--- Dataset excerpts ---

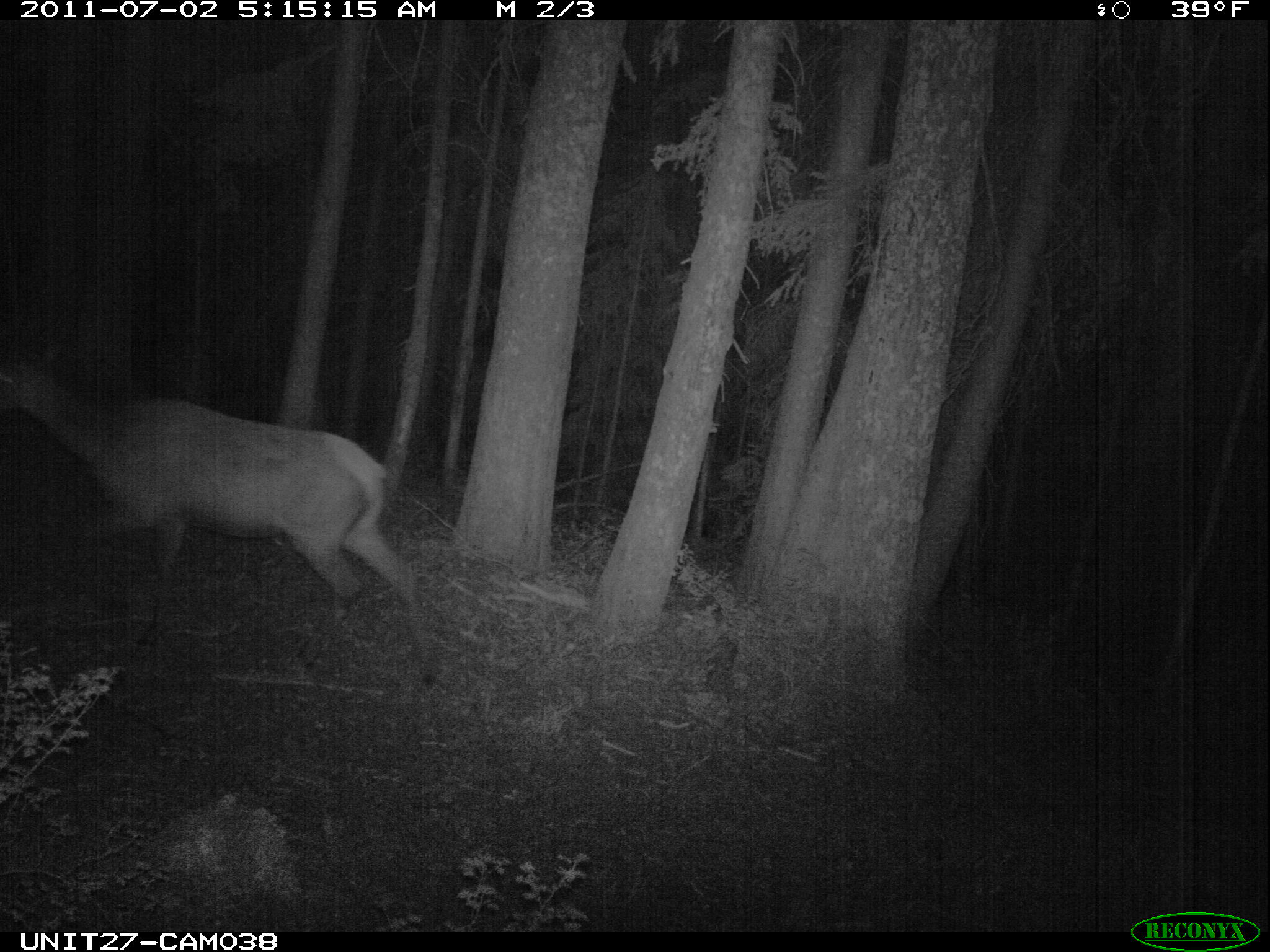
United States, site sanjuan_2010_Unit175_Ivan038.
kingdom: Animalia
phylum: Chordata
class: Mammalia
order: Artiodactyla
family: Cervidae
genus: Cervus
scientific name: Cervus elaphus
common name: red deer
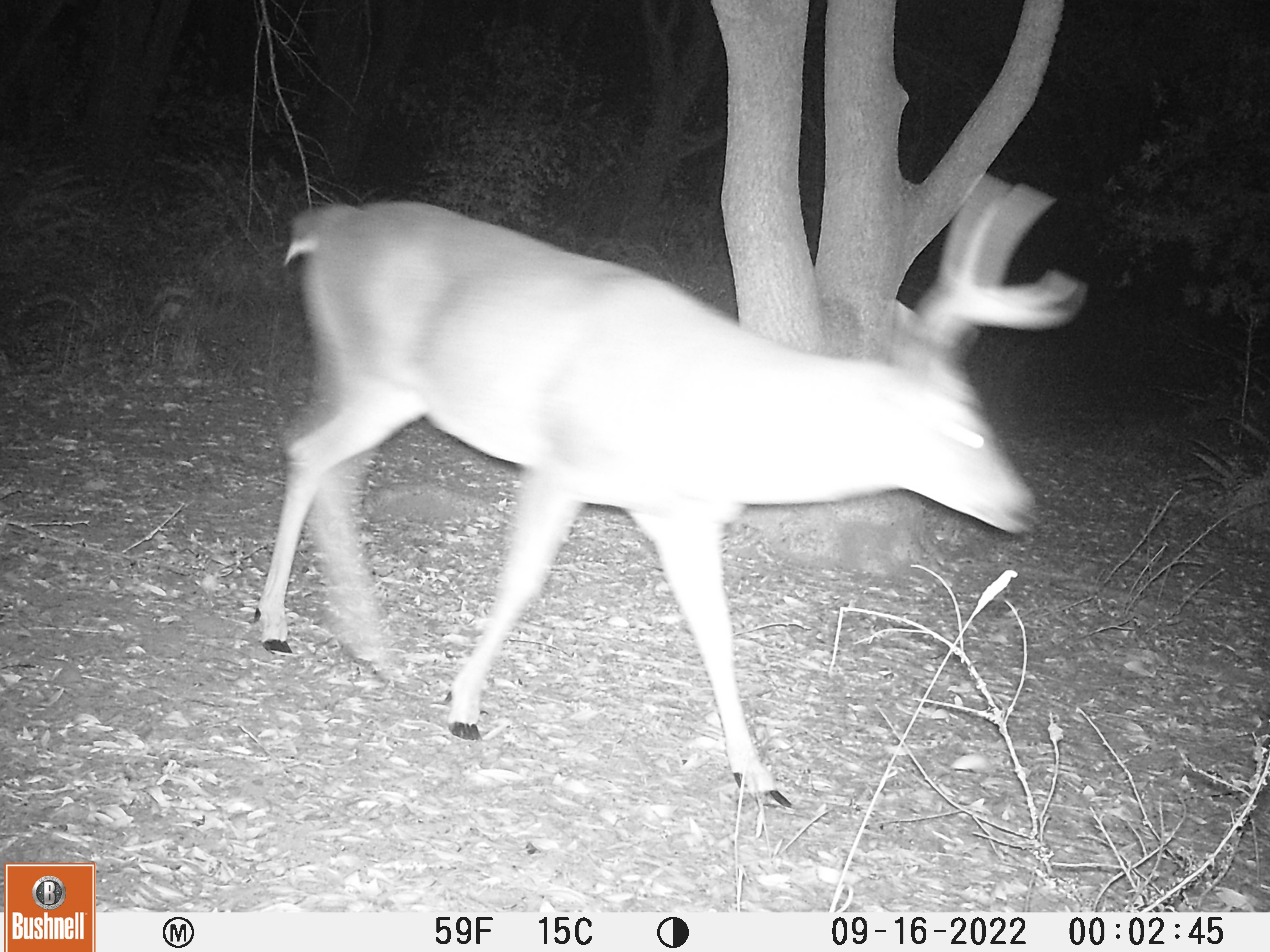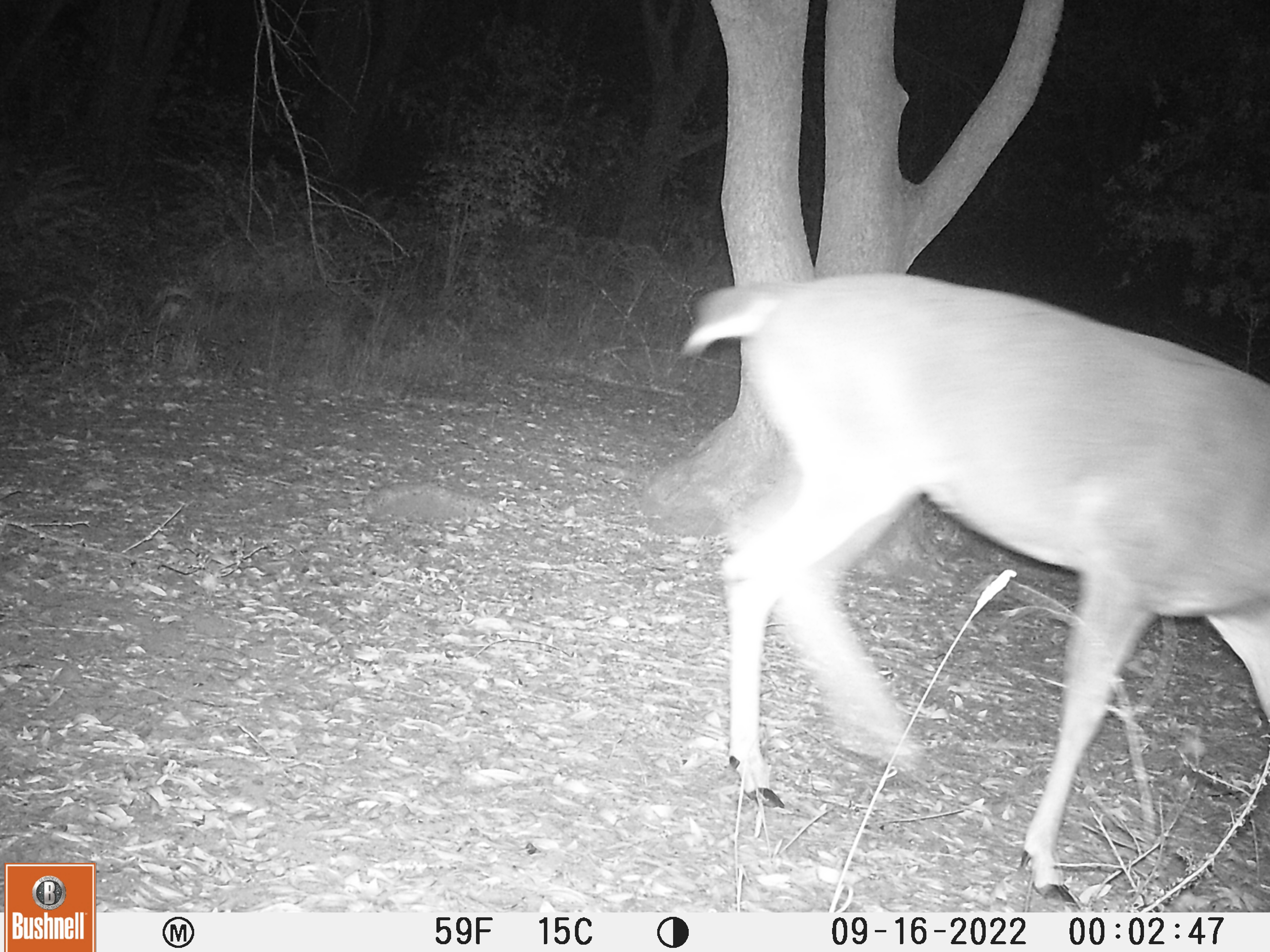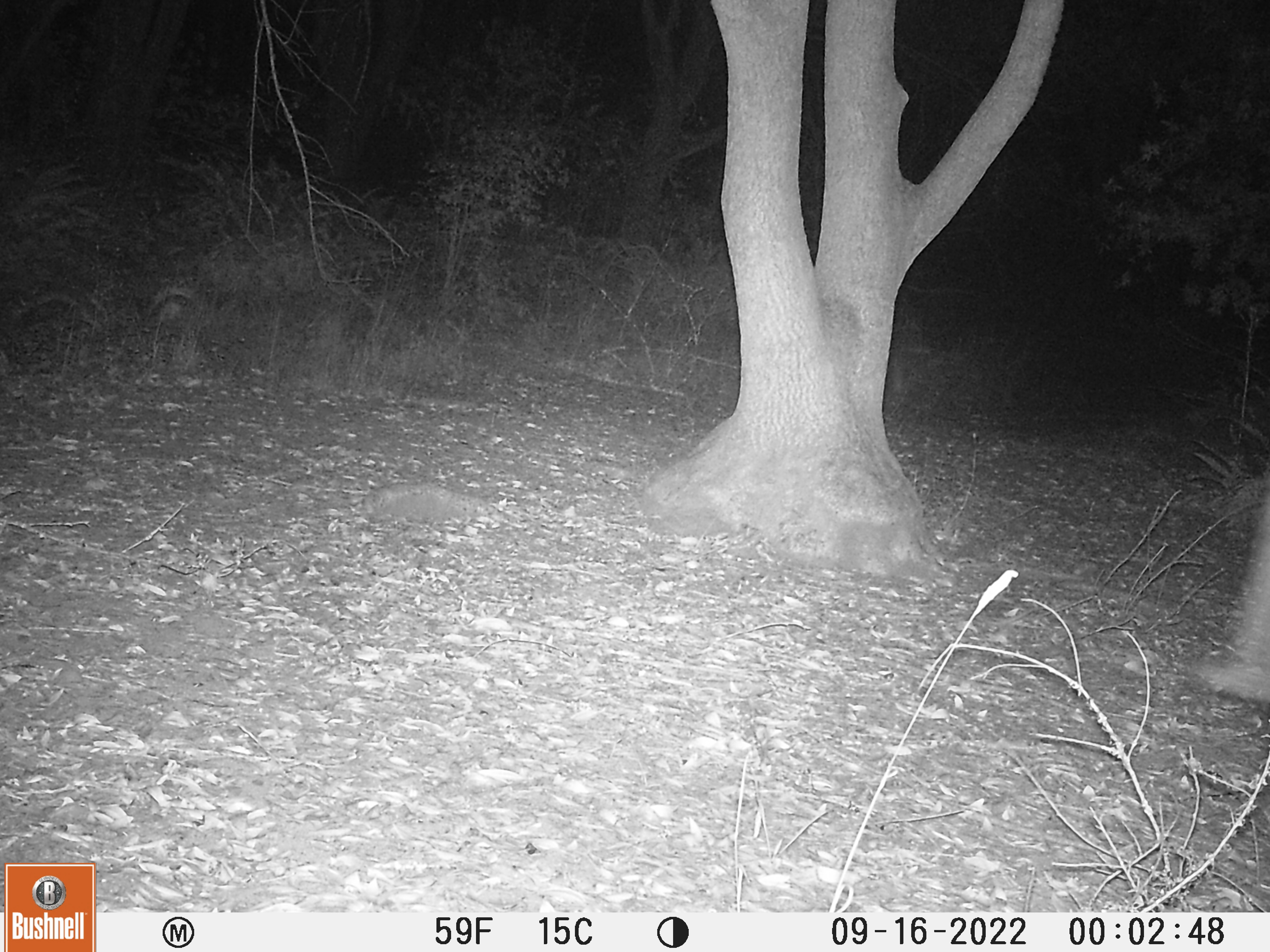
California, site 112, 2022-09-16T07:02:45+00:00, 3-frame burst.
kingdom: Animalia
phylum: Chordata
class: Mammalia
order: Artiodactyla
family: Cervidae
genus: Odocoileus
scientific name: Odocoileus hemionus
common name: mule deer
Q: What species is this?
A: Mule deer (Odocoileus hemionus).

---

What you have to do - Copy exactly. Include the line containing "scientific name: Odocoileus hemionus" and every later line through the end of the listing, and nothing else.

Response area -
scientific name: Odocoileus hemionus
common name: mule deer
Q: What species is this?
A: Mule deer (Odocoileus hemionus).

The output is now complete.